Introduction Few prospective population-based studies have demonstrated a relationship between occupational exposures and the rate of lung function decline. We examined the effect of occupational exposures on lung function decline (FEV1 and FVC) and COPD prevalence in the ECRHS, a multicentre cohort study that has completed its second follow-up after a mean of 19 years.

Methods We used repeated questionnaire and pre-bronchodilator spirometric data from 9175 ECRHS participants in 29 study centres who completed the first follow-up; 4549 (50%) of them completed the second follow-up. COPD was defined using a lower limit of normal criterion for FEV1/FVC. Occupational exposures were assessed from job histories up to the first follow-up using the ALOHA Job-Exposure Matrix. Decline in FEV1 and FVC was analysed using mixed-effects linear models, and change in COPD prevalence using marginal (GEE) logistic regression. All models were adjusted for age, gender, height, BMI, smoking status, passive smoking, current asthma, socioeconomic status, and early-life disadvantage score. To account for differential loss to follow-up and item non-response we used multiple imputation with chained equations (100 imputed datasets).
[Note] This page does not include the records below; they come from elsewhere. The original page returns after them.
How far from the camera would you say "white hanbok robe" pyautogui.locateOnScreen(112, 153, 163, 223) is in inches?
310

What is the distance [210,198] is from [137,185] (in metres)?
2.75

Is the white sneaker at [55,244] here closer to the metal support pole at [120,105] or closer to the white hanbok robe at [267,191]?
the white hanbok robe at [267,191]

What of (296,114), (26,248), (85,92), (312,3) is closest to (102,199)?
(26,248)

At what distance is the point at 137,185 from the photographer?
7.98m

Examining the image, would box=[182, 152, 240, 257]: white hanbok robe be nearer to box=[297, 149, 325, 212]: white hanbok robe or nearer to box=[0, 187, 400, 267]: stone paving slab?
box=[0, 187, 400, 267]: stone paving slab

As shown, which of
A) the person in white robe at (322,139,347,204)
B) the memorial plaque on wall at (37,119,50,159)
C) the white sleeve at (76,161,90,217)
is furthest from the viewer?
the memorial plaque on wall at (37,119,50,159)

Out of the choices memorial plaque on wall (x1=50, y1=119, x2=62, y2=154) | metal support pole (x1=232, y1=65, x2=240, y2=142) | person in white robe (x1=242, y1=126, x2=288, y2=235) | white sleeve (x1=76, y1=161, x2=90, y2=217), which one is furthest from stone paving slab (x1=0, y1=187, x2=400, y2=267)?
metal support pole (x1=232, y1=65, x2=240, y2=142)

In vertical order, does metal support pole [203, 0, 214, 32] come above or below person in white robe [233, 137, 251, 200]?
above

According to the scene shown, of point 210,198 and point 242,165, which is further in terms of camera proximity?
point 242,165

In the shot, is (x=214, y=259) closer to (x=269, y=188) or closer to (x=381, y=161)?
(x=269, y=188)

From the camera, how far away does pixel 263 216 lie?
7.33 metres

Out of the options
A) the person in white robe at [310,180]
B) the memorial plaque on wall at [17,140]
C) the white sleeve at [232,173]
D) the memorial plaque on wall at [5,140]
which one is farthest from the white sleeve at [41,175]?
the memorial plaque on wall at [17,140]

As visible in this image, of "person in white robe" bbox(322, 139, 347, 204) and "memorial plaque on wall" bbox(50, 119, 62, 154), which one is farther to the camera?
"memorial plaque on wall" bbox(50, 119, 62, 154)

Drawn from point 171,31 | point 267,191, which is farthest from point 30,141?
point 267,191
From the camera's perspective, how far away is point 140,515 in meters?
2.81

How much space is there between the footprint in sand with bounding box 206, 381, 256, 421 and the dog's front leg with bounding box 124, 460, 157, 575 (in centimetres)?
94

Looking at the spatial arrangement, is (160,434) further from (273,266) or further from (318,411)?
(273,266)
Results In women, exposure to low levels of dusts, gases or fumes resulted in accelerated declines in FEV1 (−1.4 ml/yr; 95% CI: −2.8 to 0.0) and FVC (−1.7 ml/yr; −3.4 to −0.1); FEV1 decline was higher in female smokers (−3.1 ml/yr; −4.8 to −1.3). In men, the same exposures had a statistically significant effect only in smokers, with accelerated declines in FEV1 (−3.2 ml/yr; −5.1 to −1.2) and the FEV1/FVC ratio (−0.6%/10 years; −1.1% to −0.2%), as well as an increased prevalence of COPD (OR = 1.21; 1.03–1.43). Higher exposures produced similar effects, in both genders.

Conclusions Occupational exposures appear to affect lung function decline and COPD prevalence, and the magnitude of this effect depends on gender and smoking status.